The 1982 Green Bay Packers' season was cut short by a player's strike, which provided for a major quirk in the Packers schedule. At that time, the Packers typically played a few home games in Milwaukee's County Stadium. Because of that co-habitation with the Brewers in Milwaukee, and the shortened season, in 1982 the Packers played just one game at their true home, against the Detroit Lions.
That was the last time I was at Lambeau Field.
34 years ago, as a ten year old, I sat in the December cold as the Packers lost to the Lions and I'm pretty sure I cried. I was a fairly passionate Packers fan as a kid, which I'm sure doesn't surprise anyone who knows how much I care about the Texans. Eight months after that trip to Lambeau Field, I was in a Ryder truck moving to Houston, Texas, sight unseen.
I became a Houstonian as soon as my blood thinned out, which took all of two minutes. This city became my home and the Houston teams became my teams.
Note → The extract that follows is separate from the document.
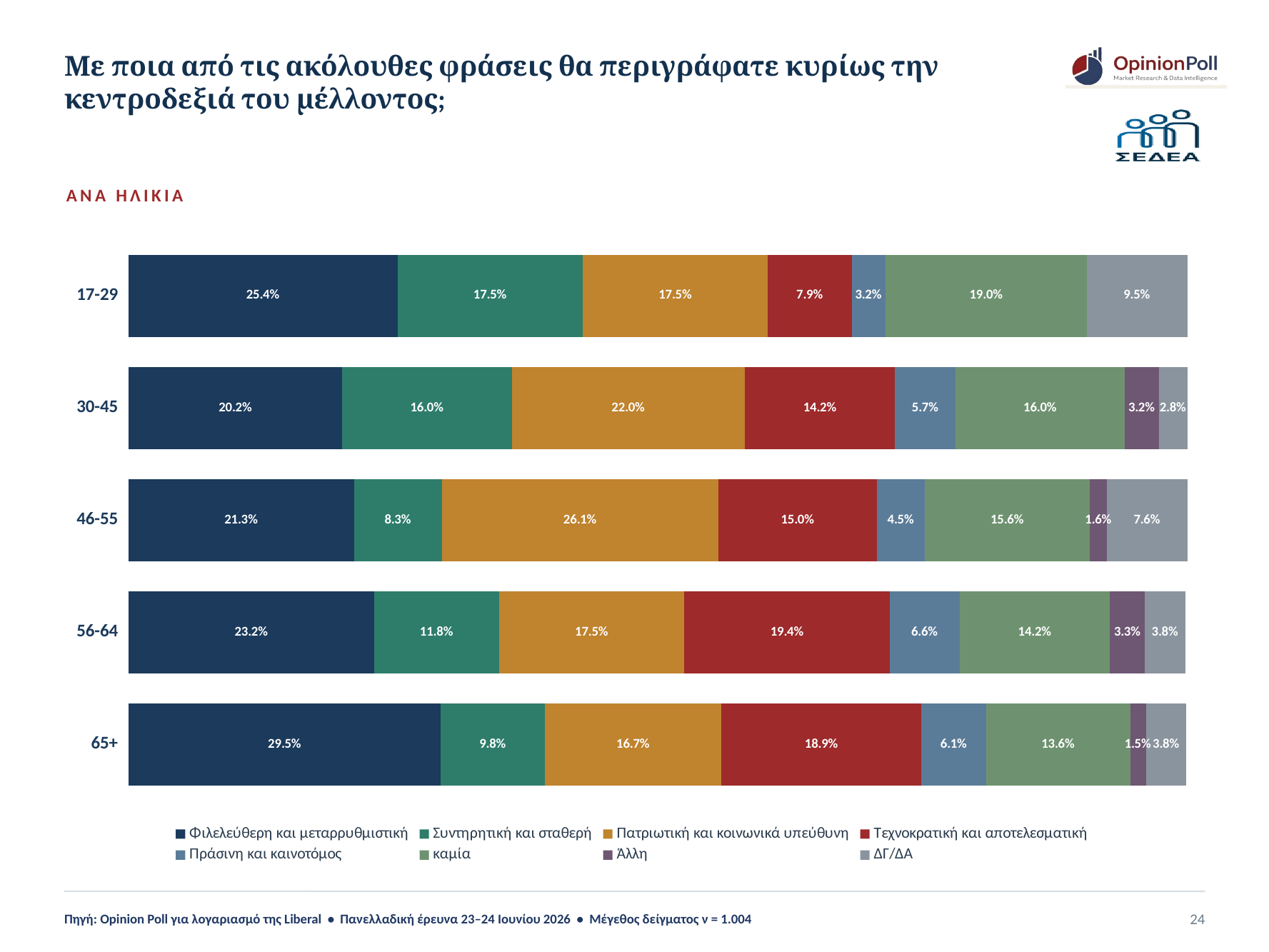
Which age group has the highest value for «Φιλελεύθερη και μεταρρυθμιστική»? 65+ What is the «ΔΓ/ΔΑ» value for the 17-29 age group? 9.5% In the 30-45 age group, which is larger: «Πατριωτική και κοινωνικά υπεύθυνη» or «Συντηρητική και σταθερή»? Πατριωτική και κοινωνικά υπεύθυνη In the 17-29 age group, what is the difference between «Φιλελεύθερη και μεταρρυθμιστική» and «Τεχνοκρατική και αποτελεσματική»? 17.5 percentage points What colour represents «Τεχνοκρατική και αποτελεσματική» in the chart? Red Which age group has the lowest value for «Συντηρητική και σταθερή»? 46-55 What kind of chart is shown on the slide? Stacked bar chart How many series does the legend list? 8 How many age groups are shown in the chart? 5 What is the value for «Πατριωτική και κοινωνικά υπεύθυνη» in the 46-55 age group? 26.1% What percentage of the 65+ age group chose «Φιλελεύθερη και μεταρρυθμιστική»? 29.5% Which age group has the highest value for «Τεχνοκρατική και αποτελεσματική»? 56-64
The desire to see the Packers win is still there, every day of the year, other than one day every four years. I'll wear a Texans logo proudly with plenty of family and friends in the stands, including my parents who moved back to Wisconsin two years ago after 32 years in Houston. I just have to make sure my Pops doesn't show up in an Aaron Rodgers No. 12 jersey. He's fired if he does.
Lambeau is such a special place and that's the message many convey when they make the pilgrimage to the legendary stadium. For me, though as a kid, I thought that's how everyone experienced their NFL football.
You mean, you don't drive on a two lane road through a neighborhood to get to your stadium?
Well, of course, everyone grills bratwursts with "special" sauce each and every Sunday afternoon, right?
There's a Kroll's in every city, no?
Snowmobile suit or large furry jacket for a game in November? What do you wear? SHORTS?!?
It wasn't until I went to my first Oilers game in 1983 when I realized how different the experience is at Lambeau. Not better, just different. I remember walking nearly the entire circumference of the Astrodome looking for the bratwurst stand. Alas, I was unsuccessful in my pursuit.
Through my travels, I've tried to find as unique a place as Lambeau, but that's hard to do. The great history of the game was established in places like Franklin Field, Yankee Stadium and Memorial Stadium in Baltimore. And, of course, Lambeau. But, those legendary locales don't house NFL teams anymore. Lambeau? It was where Bart Starr ended the Ice Bowl. It was where Brett Favre became a gun slinging legend. It was where the great Vince Lombardi prowled the sideline. Every moment of Green Bay Packer history happened right there on that hallowed ground and it's as rich a history as any NFL team in the league.
People have often asked me why it's a special place. Ten year old me would tell you it was just the place where the Packers played. 44-year old me would need more time than you've got in a day to encapsulate the experience.
You know what's more special though? Beating the Packers in Lambeau.
I can only imagine how ten year old me would've responded to a Texans win over the Packers. Hopefully on Sunday we'll see how a 44 year old me will.